Race a task against a stop signal. Use race{} so a guard's focus behavior lives only until a plate is stepped on. When either branch finishes, the other is cancelled.

using { /Fortnite.com/Devices }
using { /Verse.org/Simulation }
using { /UnrealEngine.com/Temporary/Diagnostics }

focus_until_stop_device := class(creative_device):

    @editable
    StopPlate : trigger_device = trigger_device{}

    @editable
    PatrolManager : score_manager_device = score_manager_device{}

    OnBegin<override>()<suspends>:void =
        # Race the endless patrol loop against the stop plate.
        # Whichever finishes first cancels the other.
        race:
            PatrolLoop()
            WaitForStop()
        Print("Patrol ended by stop condition.")
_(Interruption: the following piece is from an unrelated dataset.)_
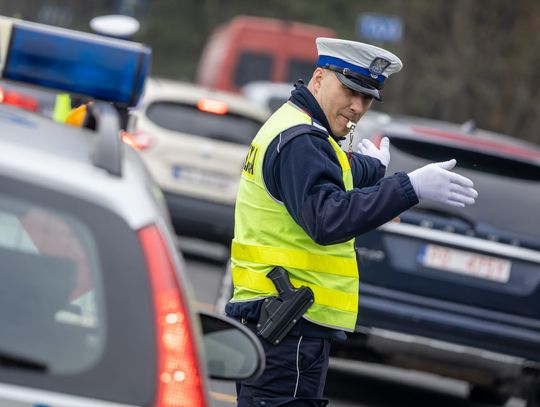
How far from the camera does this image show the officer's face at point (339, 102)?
480cm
    PatrolLoop()<suspends>:void =
        loop:
            Sleep(3.0)   # suspension point — cancellable

    WaitForStop()<suspends>:void =
        # Completes the instant the plate is triggered, cancelling PatrolLoop.
        StopPlate.TriggeredEvent.Await()

Cancel based on a Player Reference check. Only keep a reward loop alive while the tracked agent is still the referenced player (IsReferenced[] is a failable check — use it in an if).
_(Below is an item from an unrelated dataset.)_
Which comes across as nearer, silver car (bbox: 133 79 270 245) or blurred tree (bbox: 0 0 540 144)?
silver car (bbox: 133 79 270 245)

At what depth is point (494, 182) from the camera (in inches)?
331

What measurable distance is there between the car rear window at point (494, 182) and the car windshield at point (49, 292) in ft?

using { /Fortnite.com/Devices }
using { /Verse.org/Simulation }
using { /UnrealEngine.com/Temporary/Diagnostics }

referenced_reward_device := class(creative_device):

    @editable
    PlayerRef : player_reference_device = player_reference_device{}

    @editable
    RewardTrigger : trigger_device = trigger_device{}

    OnBegin<override>()<suspends>:void =
        RewardTrigger.TriggeredEvent.Subscribe(OnRewardTriggered)
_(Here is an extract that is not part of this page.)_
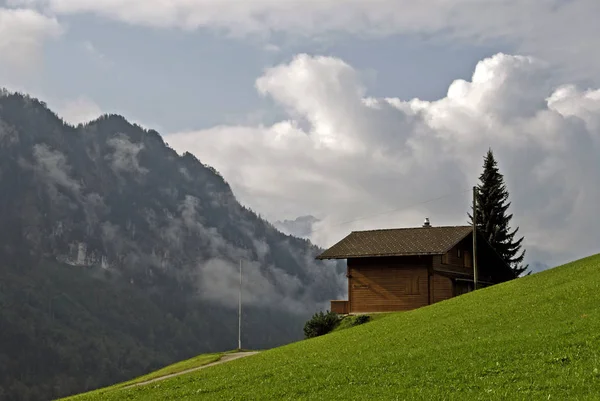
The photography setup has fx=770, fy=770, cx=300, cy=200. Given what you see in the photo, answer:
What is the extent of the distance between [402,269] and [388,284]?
1.87 metres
    OnRewardTriggered(MaybeAgent : ?agent):void =
        if (Agent := MaybeAgent?):
            # Only reward while this agent is the device's referenced player.
            if (PlayerRef.IsReferenced[Agent]):
                Print("Referenced player rewarded.")
            else:
                Print("Not the referenced player — skipped.")

Gotchas

  • Subscribe() returns a cancelable, not void. If you ignore the return value you can never stop the subscription. Store it in a field (often var Maybe... : ?cancelable) when a different method needs to cancel it.
  • Cancellation is cooperative. A spawn'd task only stops at a suspension point like Sleep or Await. A tight loop with no Sleep will never honor a Cancel() and will hang the game. Always give async loops a suspension point.
  • Unwrap options before use. MaybeLoop is ?cancelable; you must if (Loop := MaybeLoop?): before calling Loop.Cancel(). Same for the (Agent : ?agent) handed to listenable-agent events — unwrap with if (A := MaybeAgent?):.
  • IsReferenced[Agent] is failable (<decides>), not a bool. Call it inside an if (...) context with square brackets — never assign it to a logic.
  • Transactional cancel semantics. If you call Cancel() inside a transaction that later rolls back, the subscription stays active. Cancel from a committed context.
  • Don't double-arm. Guard spawn with if (not MaybeLoop?) so pressing the button twice doesn't leak a second uncancellable task.